Provided passage —
:::

Her father was a Minnesota state employee and her mother a psychiatric nurse and inner-city teacher. As a fifth-grader in 1990, she watched as Democrat Paul Wellstone upset incumbent Rudy Boschwitz for a U.S. Senate seat, even though Wellstone was outspent by a 7-to-1 margin.

The same year, a school project on the stock market fueled Coleman’s interest in Japan and its trade disputes with the U.S. Now, she’s fluent in Japanese and uses it in her work as a political science and international studies professor at the University of Tampa.

“Politics was part of our daily conversations growing up,” said the now 39-year-old Coleman. “We read the newspaper.”

During summer breaks from Smith College in Massachusetts in 1999 and 2000, Coleman interned in the Minneapolis’ mayor’s office when Sharon Sayles Belton was the first woman and first African-American to hold the position. Belton served from 1994 to 2001.

“She was tough as nails,” Coleman said of Belton. “She was a former probation officer. She didn’t have any toleration for anybody who broke the law or wasn’t serious about government.”

Now a decade later, East County’s Coleman is stepping into the public spotlight as a Democrat running for the Florida House District 73 seat against Republican Thomas Gregory.

“I’ve been concerned about the crisis of democracy,” Coleman said of why she decided to run for office. “People are losing faith in democracy. We need a binding American nationalism rooted in freedom, toleration and the Constitution.”

Coleman will focus on public education. She wants to secure more funding for public education and find a way to reduce the burden of “high-stakes testing” so teachers have more room in the curriculum to teach critical thinking and creativity with basic skills.

:::

Records provided —
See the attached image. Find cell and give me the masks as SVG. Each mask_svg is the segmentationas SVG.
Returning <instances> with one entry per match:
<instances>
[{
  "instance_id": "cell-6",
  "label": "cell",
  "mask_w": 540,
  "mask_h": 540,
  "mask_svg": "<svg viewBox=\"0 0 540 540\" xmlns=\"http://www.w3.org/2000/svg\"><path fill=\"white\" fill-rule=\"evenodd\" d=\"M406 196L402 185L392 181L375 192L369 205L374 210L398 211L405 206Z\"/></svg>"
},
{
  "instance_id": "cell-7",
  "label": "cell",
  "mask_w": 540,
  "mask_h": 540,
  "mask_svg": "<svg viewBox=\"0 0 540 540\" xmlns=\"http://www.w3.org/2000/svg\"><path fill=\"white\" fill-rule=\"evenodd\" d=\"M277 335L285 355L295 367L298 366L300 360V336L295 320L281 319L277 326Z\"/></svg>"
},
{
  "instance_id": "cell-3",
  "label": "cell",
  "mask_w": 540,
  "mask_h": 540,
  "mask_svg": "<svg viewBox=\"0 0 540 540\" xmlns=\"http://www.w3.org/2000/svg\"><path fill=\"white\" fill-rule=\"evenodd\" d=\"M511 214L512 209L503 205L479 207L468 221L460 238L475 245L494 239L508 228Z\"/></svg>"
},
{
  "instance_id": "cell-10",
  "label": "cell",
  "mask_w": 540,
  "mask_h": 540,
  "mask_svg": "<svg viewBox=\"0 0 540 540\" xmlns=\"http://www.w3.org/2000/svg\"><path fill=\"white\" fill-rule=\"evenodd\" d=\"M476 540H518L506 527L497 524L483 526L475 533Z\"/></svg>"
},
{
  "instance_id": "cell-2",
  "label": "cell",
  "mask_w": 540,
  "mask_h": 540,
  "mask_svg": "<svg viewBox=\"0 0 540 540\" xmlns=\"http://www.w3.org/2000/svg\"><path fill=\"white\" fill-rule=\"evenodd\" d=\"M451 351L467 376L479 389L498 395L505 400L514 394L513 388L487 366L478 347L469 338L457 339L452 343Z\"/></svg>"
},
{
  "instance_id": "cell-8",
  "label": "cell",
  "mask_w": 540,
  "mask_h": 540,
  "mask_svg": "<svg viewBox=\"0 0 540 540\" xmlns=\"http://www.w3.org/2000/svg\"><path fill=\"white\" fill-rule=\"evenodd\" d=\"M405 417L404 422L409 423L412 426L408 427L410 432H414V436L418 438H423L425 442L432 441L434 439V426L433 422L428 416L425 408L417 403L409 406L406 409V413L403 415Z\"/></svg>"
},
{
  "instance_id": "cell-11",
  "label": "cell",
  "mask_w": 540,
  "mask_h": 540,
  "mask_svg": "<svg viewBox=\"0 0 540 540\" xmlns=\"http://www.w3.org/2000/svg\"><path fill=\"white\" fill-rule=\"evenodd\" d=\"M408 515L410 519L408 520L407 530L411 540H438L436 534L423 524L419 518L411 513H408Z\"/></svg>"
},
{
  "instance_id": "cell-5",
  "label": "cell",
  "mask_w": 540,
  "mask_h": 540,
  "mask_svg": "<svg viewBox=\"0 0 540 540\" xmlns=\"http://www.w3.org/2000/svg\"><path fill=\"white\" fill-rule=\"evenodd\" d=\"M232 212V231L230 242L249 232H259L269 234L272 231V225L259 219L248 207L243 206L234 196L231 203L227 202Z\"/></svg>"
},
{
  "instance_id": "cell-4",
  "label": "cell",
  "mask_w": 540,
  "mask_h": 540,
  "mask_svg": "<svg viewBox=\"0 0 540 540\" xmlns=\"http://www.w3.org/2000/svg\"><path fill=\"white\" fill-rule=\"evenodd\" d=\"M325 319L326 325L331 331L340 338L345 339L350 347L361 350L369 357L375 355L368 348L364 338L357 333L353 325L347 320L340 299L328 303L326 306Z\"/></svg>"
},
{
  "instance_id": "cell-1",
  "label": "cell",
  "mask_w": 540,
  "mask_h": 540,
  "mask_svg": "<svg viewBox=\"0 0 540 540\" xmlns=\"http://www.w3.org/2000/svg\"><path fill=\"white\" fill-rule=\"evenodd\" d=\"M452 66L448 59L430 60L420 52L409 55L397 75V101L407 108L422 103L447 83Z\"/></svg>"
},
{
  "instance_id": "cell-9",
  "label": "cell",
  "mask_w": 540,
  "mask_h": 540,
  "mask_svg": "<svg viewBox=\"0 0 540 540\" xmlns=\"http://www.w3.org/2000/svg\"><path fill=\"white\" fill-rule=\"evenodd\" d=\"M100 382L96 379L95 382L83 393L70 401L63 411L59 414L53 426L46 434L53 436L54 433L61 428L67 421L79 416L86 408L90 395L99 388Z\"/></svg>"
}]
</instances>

:::

Aim of the exercise —
From the Coleman profile:
(a) By what margin was Paul Wellstone outspent in his 1990 Senate race?
(b) At which university does Coleman teach?
(c) Which Florida House seat is Coleman running for, and who is her opponent?

Finished exercise —
(a) 7-to-1
(b) The University of Tampa
(c) The District 73 seat, against Republican Thomas Gregory